In my opinion, the term read-modify-write doesn't make much sense, since modify is just another way of saying write. Quoted from wikipedia (emphasis mine):
In computer science, read-modify-write is a class of atomic operations [...] that both read a memory location and write a new value into it simultaneously [...]
So why not simply read-write? Any delicate semantic difference between the two?
Why it's termed read-modify-write but not read-write?

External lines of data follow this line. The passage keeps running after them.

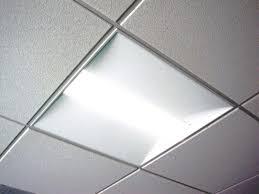 2x2 fluorescent light fixture drop ceiling 2x4 drop ceiling lights with fluorescent lighting 10 recessed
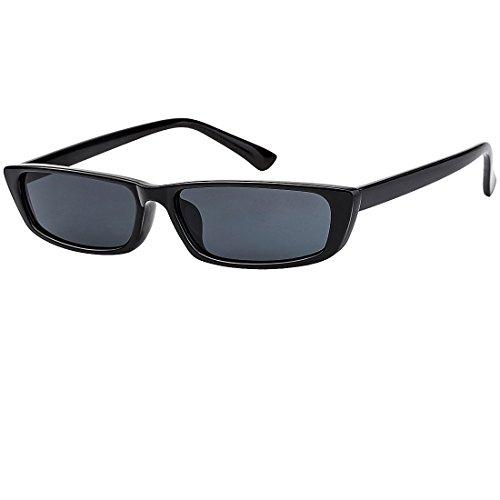 Buauty Rectangle Small Frame Sunglasses Trendy Stylish Designer Shades for Women Men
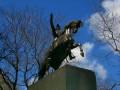 Jose de San Martin statue in Central Park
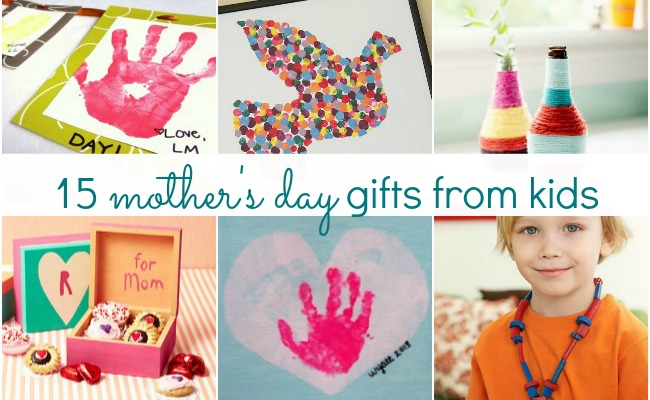 15 Adorable Mother's Day Gift Ideas from Kids Feature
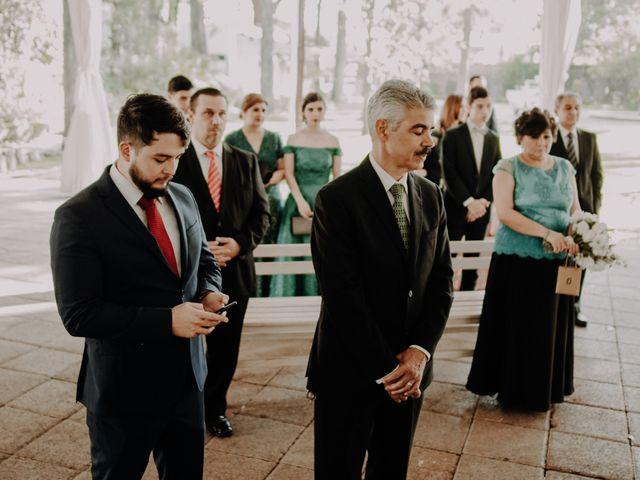 La boda de Martin y Jaqueline en Irapuato, Guanajuato 15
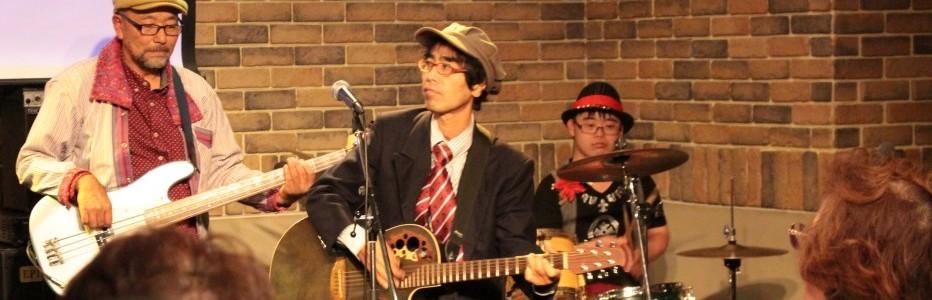 第7回音楽祭実行委員交流ライブ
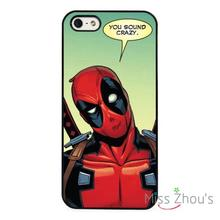 Deadpool Marvel Comic Strip back skins mobile cellphone cases cover for iphone 4/4s 5/5s 5c SE 6/6s plus ipod touch 4/5/6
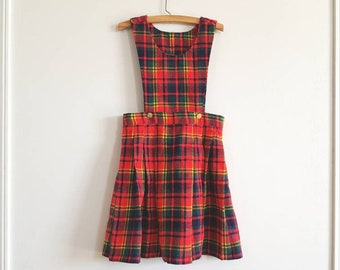 Vintage Red Plaid Girl's Dress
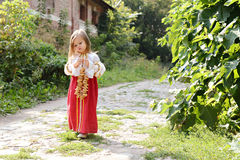 Little girl goes on road Royalty Free Stock Image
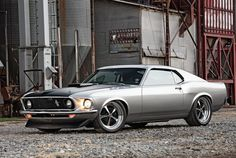 1970 Ford Mustang Fastback by ~Vertualissimo on deviantART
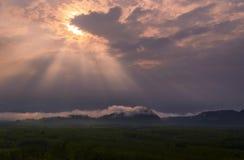 Θολωμένο φως του ήλιου Στοκ εικόνα με δικαίωμα ελεύθερης χρήσης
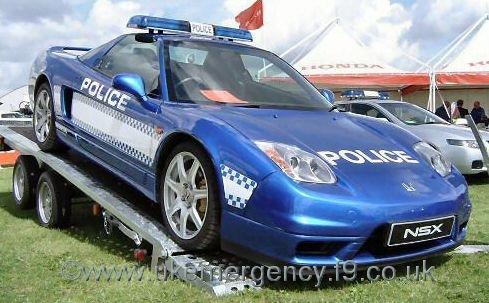 39_police_44677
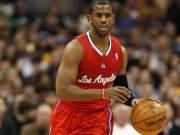 Chris Paul - LA Clippers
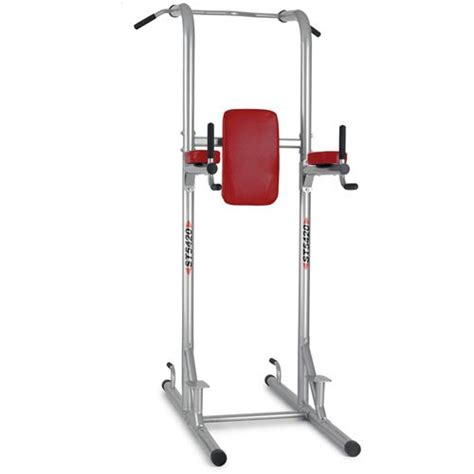 la chaise romaine musculation chaise romaine weider power tower 28 images chaise romaine weider power tower camellia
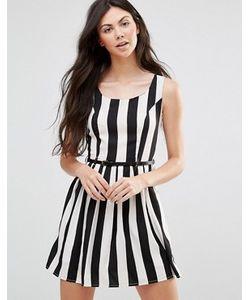 Yumi | Платье В Полоску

Because that is exactly the sequence of events on a typical architecture such as X86
.
In order to create the perception of atomicity, the cache line is locked between the read
and the write
operation.
For example, incrementing a C++ atomic variable:
g.fetch_add(1);
Is compiled by gcc
into:
0x00000000004006c0 <+0>: lock addl $0x1,0x200978(%rip) # 0x601040 <g>
Despite being a single instruction, addl
is not atomic by itself.
The lock
prefix is necessary to guarantee that the updated register value is written back to the cache line before it can be accessed by other cores
(the store buffer is flushed, but bypassed for RMW operations).
The MESI
cache coherence protocol ensures that all cores observe the updated memory value after the lock on the cache line has been released.
This guarantees that all threads observe the latest value in the modification order which is required for RMW operations by the C++ standard.